Each line from the one containing "jogo de cama ravena" through the end of the data below is to be output verbatim, with no lines added or left out.

PROVIDED RECORDS below:

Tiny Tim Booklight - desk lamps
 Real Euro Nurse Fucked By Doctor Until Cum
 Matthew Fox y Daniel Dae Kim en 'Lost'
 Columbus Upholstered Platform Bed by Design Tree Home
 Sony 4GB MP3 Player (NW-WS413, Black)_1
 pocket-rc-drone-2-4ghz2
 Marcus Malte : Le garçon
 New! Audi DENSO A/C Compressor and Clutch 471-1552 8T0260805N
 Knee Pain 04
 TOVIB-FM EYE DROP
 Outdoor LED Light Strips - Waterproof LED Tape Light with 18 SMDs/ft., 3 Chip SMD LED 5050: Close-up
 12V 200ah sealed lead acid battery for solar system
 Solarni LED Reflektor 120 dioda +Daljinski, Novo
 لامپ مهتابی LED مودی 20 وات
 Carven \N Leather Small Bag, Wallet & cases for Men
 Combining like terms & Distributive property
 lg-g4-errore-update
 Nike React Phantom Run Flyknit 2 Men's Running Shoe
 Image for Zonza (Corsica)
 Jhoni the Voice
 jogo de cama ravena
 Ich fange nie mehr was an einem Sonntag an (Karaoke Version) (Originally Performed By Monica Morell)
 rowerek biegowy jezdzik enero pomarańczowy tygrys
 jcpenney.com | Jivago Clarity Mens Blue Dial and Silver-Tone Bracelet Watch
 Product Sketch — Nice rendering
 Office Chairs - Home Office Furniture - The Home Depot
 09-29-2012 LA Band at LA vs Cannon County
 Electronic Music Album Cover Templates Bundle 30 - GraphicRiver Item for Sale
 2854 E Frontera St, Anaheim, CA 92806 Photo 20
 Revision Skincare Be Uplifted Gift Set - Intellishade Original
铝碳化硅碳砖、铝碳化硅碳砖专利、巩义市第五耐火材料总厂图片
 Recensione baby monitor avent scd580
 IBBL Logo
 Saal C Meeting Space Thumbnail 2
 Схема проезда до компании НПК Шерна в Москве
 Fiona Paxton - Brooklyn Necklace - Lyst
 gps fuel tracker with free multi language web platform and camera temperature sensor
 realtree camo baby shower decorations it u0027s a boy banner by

End of PROVIDED RECORDS.

EXERCISE SOLUTION:
 jogo de cama ravena
 Ich fange nie mehr was an einem Sonntag an (Karaoke Version) (Originally Performed By Monica Morell)
 rowerek biegowy jezdzik enero pomarańczowy tygrys
 jcpenney.com | Jivago Clarity Mens Blue Dial and Silver-Tone Bracelet Watch
 Product Sketch — Nice rendering
 Office Chairs - Home Office Furniture - The Home Depot
 09-29-2012 LA Band at LA vs Cannon County
 Electronic Music Album Cover Templates Bundle 30 - GraphicRiver Item for Sale
 2854 E Frontera St, Anaheim, CA 92806 Photo 20
 Revision Skincare Be Uplifted Gift Set - Intellishade Original
铝碳化硅碳砖、铝碳化硅碳砖专利、巩义市第五耐火材料总厂图片
 Recensione baby monitor avent scd580
 IBBL Logo
 Saal C Meeting Space Thumbnail 2
 Схема проезда до компании НПК Шерна в Москве
 Fiona Paxton - Brooklyn Necklace - Lyst
 gps fuel tracker with free multi language web platform and camera temperature sensor
 realtree camo baby shower decorations it u0027s a boy banner by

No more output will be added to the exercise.